An extended Bayesian semi-mechanistic dose-finding design for phase I oncology trials using pharmacokinetic and pharmacodynamic information.

in Statistics in medicine by Chao Yang, Yisheng Li

TLDR

  • The study proposes a new way to find the right dose of a medicine for a patient in a phase I trial. The new method uses information about how the medicine works in the body and how it affects the patient. The study shows that the new method is better than some other methods at finding the right dose. The study also suggests that the new method should be used more often in the future to help doctors find the right dose for their patients.

Abstract

We propose a model-based, semi-mechanistic dose-finding (SDF) design for phase I oncology trials that incorporates pharmacokinetic/pharmacodynamic (PK/PD) information when modeling the dose-toxicity relationship. This design is motivated by a phase Ib/II clinical trial of anti-CD20/CD3 T cell therapy in non-Hodgkin lymphoma patients; it extends a recently proposed SDF model framework by incorporating measurements of a PD biomarker relevant to the primary dose-limiting toxicity (DLT). We propose joint Bayesian modeling of the PK, PD, and DLT outcomes. Our extensive simulation studies show that on average the proposed design outperforms some common phase I trial designs, including modified toxicity probability interval (mTPI) and Bayesian optimal interval (BOIN) designs, the continual reassessment method (CRM), as well as an SDF design assuming a latent PD biomarker (SDF-woPD), in terms of the percentage of correct selection of maximum tolerated dose (MTD) and average number of patients allocated to MTD, under a variety of dose-toxicity scenarios. When the working PK model and the class of link function between the cumulative PD effect and DLT probability is correctly specified, the proposed design also yields better estimated dose-toxicity curves than CRM and SDF-woPD. Our sensitivity analyses suggest that the design's performance is reasonably robust to prior specification for the parameter in the link function, as well as misspecification of the PK model and class of the link function.

Overview

  • The study proposes a model-based, semi-mechanistic dose-finding (SDF) design for phase I oncology trials that incorporates pharmacokinetic/pharmacodynamic (PK/PD) information when modeling the dose-toxicity relationship. The design is motivated by a phase Ib/II clinical trial of anti-CD20/CD3 T cell therapy in non-Hodgkin lymphoma patients. The study extends a recently proposed SDF model framework by incorporating measurements of a PD biomarker relevant to the primary dose-limiting toxicity (DLT). The primary objective of the study is to compare the performance of the proposed design with other phase I trial designs in terms of the percentage of correct selection of maximum tolerated dose (MTD) and average number of patients allocated to MTD, under a variety of dose-toxicity scenarios. The study also aims to evaluate the robustness of the design's performance to prior specification for the parameter in the link function, as well as misspecification of the PK model and class of the link function.

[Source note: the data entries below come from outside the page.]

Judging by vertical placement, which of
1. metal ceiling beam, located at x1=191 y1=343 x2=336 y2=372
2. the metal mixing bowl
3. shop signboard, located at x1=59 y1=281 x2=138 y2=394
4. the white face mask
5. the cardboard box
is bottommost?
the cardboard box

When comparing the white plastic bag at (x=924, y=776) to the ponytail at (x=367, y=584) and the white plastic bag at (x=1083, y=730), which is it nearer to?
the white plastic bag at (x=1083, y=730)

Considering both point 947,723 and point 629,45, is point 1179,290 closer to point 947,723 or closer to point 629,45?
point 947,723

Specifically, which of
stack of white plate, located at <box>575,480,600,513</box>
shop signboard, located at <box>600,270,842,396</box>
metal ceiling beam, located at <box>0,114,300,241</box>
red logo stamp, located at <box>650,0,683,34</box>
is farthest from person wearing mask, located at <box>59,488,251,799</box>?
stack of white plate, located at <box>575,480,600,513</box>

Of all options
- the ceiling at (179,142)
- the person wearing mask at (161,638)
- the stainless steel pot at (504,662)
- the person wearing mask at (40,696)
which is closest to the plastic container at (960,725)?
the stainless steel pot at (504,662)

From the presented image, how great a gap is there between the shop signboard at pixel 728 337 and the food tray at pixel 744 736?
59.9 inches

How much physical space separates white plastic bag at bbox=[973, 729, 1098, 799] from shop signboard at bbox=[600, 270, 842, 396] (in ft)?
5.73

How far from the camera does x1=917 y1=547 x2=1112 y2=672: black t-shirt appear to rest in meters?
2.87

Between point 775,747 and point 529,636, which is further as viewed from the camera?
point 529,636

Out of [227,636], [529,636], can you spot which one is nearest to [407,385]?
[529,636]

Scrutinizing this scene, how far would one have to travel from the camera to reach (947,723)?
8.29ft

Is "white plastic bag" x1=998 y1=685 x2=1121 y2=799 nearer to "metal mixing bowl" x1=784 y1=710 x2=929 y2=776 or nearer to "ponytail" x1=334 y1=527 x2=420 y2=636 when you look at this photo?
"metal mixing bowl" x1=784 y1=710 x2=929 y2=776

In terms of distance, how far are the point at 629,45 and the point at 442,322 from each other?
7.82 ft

Comparative Analysis & Findings

  • The study compares the outcomes observed under different experimental conditions or interventions detailed in the study. The results show that the proposed design outperforms some common phase I trial designs, including modified toxicity probability interval (mTPI) and Bayesian optimal interval (BOIN) designs, the continual reassessment method (CRM), as well as an SDF design assuming a latent PD biomarker (SDF-woPD), in terms of the percentage of correct selection of maximum tolerated dose (MTD) and average number of patients allocated to MTD, under a variety of dose-toxicity scenarios. The study also shows that when the working PK model and the class of link function between the cumulative PD effect and DLT probability is correctly specified, the proposed design also yields better estimated dose-toxicity curves than CRM and SDF-woPD. The study identifies that the design's performance is reasonably robust to prior specification for the parameter in the link function, as well as misspecification of the PK model and class of the link function.

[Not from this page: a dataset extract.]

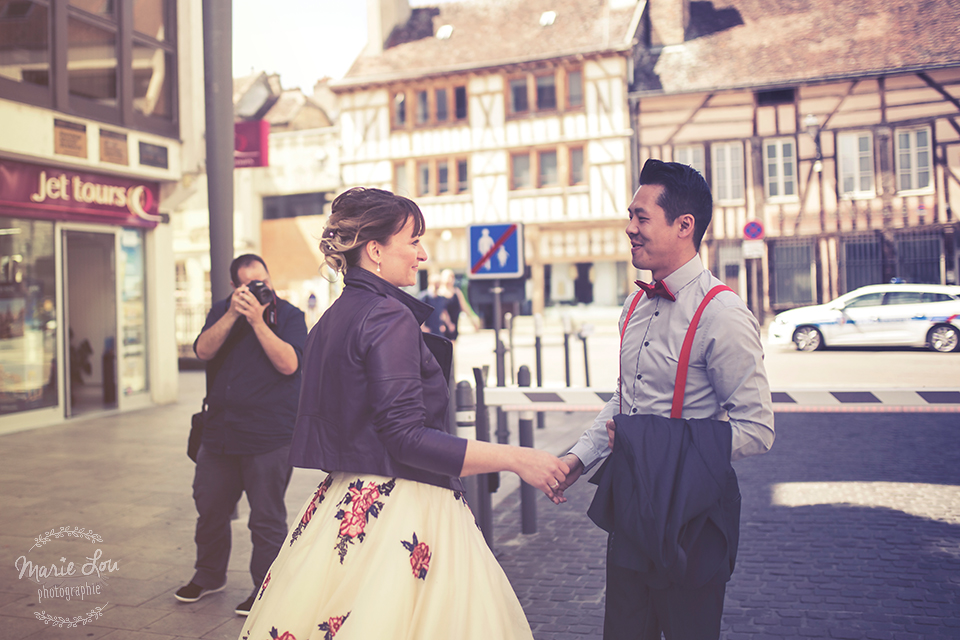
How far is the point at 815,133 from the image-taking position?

Implications and Future Directions

  • The study's findings suggest that the proposed design is a more effective method for dose-finding in phase I oncology trials than some commonly used designs. The study also highlights the importance of incorporating PK/PD information when modeling the dose-toxicity relationship. The study identifies that the design's performance is reasonably robust to prior specification for the parameter in the link function, as well as misspecification of the PK model and class of the link function. The study suggests that future research should focus on developing more accurate PK/PD models and incorporating additional biomarkers to improve the performance of dose-finding designs. The study also suggests that future research should focus on developing more efficient dose-finding designs that can reduce the number of patients required to identify the MTD.